§ **INPUT DATA**:
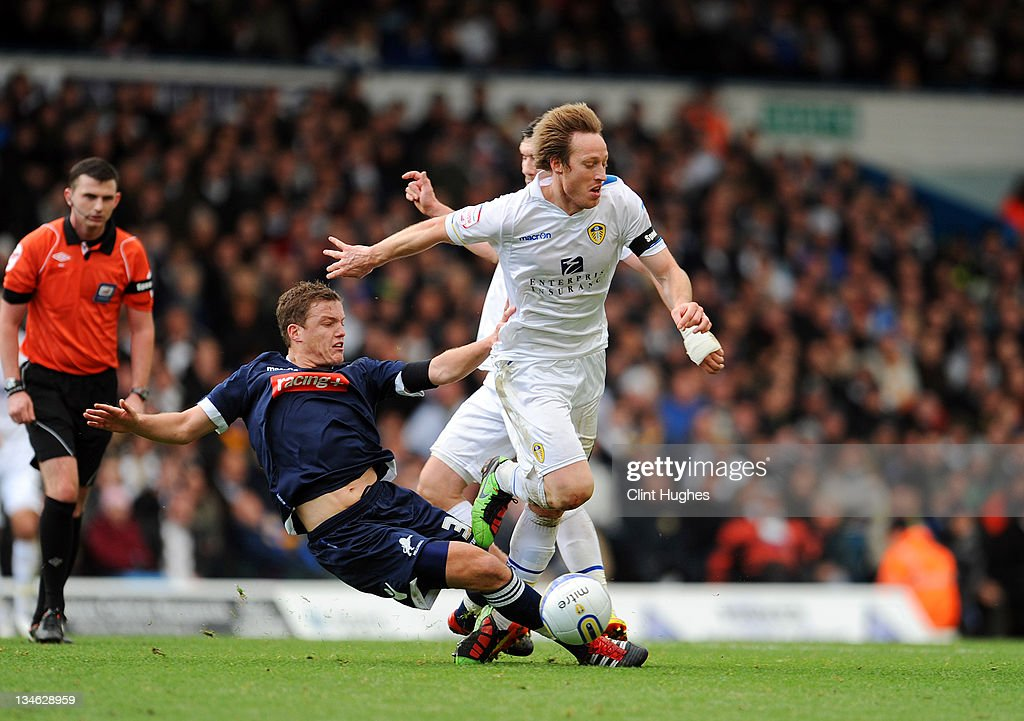 <a gi-track='captionPersonalityLinkClicked' href=/galleries/search?phrase=Luciano+Becchio&family=editorial&specificpeople=5489468 ng-click='$event.stopPropagation()'>Luciano Becchio</a> (right) of Leeds and <a gi-track='captionPersonalityLinkClicked' href=/galleries/search?phrase=Shane+Lowry+-+Soccer+Player&family=editorial&specificpeople=12866006 ng-click='$event.stopPropagation()'>Shane Lowry</a> of Millwalll battle for the ball during the npower Championship match between Leeds United and Millwall at Elland Road on December 03, 2011 in Leeds, England.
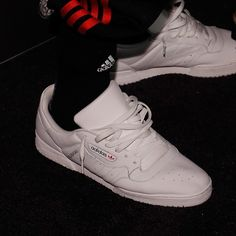 Kanye West's Old Man Sneakers Are Everywhere Right Now | GQ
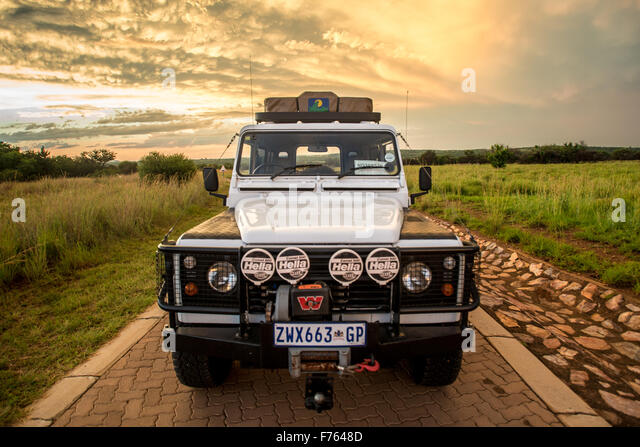 Defender 110 stock photos defender 110 stock images alamy for Garage land rover nancy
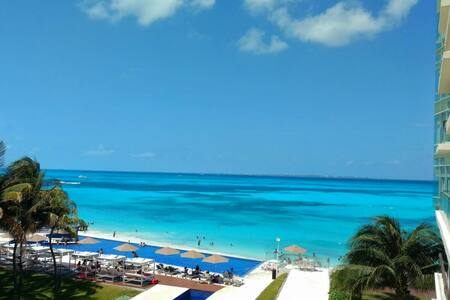 Incredible Beach Front Apartment Hotel Zone Cancun - カンクン - コンドミニアム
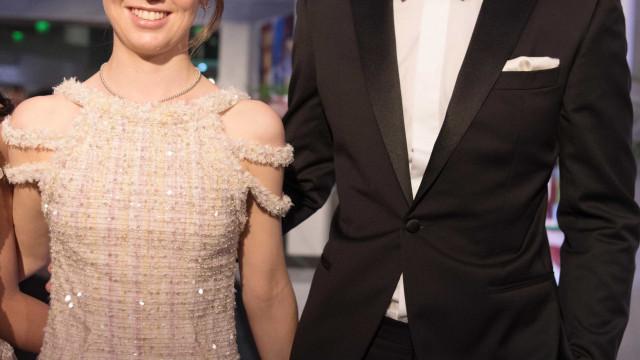 Baile da Rosa: Filha mais nova de Carolina do Mónaco junto do namorado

§ **REQUIREMENT**: Exactly as written, set down each line of the records, leaving out the pictures.

§ **THE ANSWER**:
 <a gi-track='captionPersonalityLinkClicked' href=/galleries/search?phrase=Luciano+Becchio&family=editorial&specificpeople=5489468 ng-click='$event.stopPropagation()'>Luciano Becchio</a> (right) of Leeds and <a gi-track='captionPersonalityLinkClicked' href=/galleries/search?phrase=Shane+Lowry+-+Soccer+Player&family=editorial&specificpeople=12866006 ng-click='$event.stopPropagation()'>Shane Lowry</a> of Millwalll battle for the ball during the npower Championship match between Leeds United and Millwall at Elland Road on December 03, 2011 in Leeds, England.
 Kanye West's Old Man Sneakers Are Everywhere Right Now | GQ
 Defender 110 stock photos defender 110 stock images alamy for Garage land rover nancy
 Incredible Beach Front Apartment Hotel Zone Cancun - カンクン - コンドミニアム
 Baile da Rosa: Filha mais nova de Carolina do Mónaco junto do namorado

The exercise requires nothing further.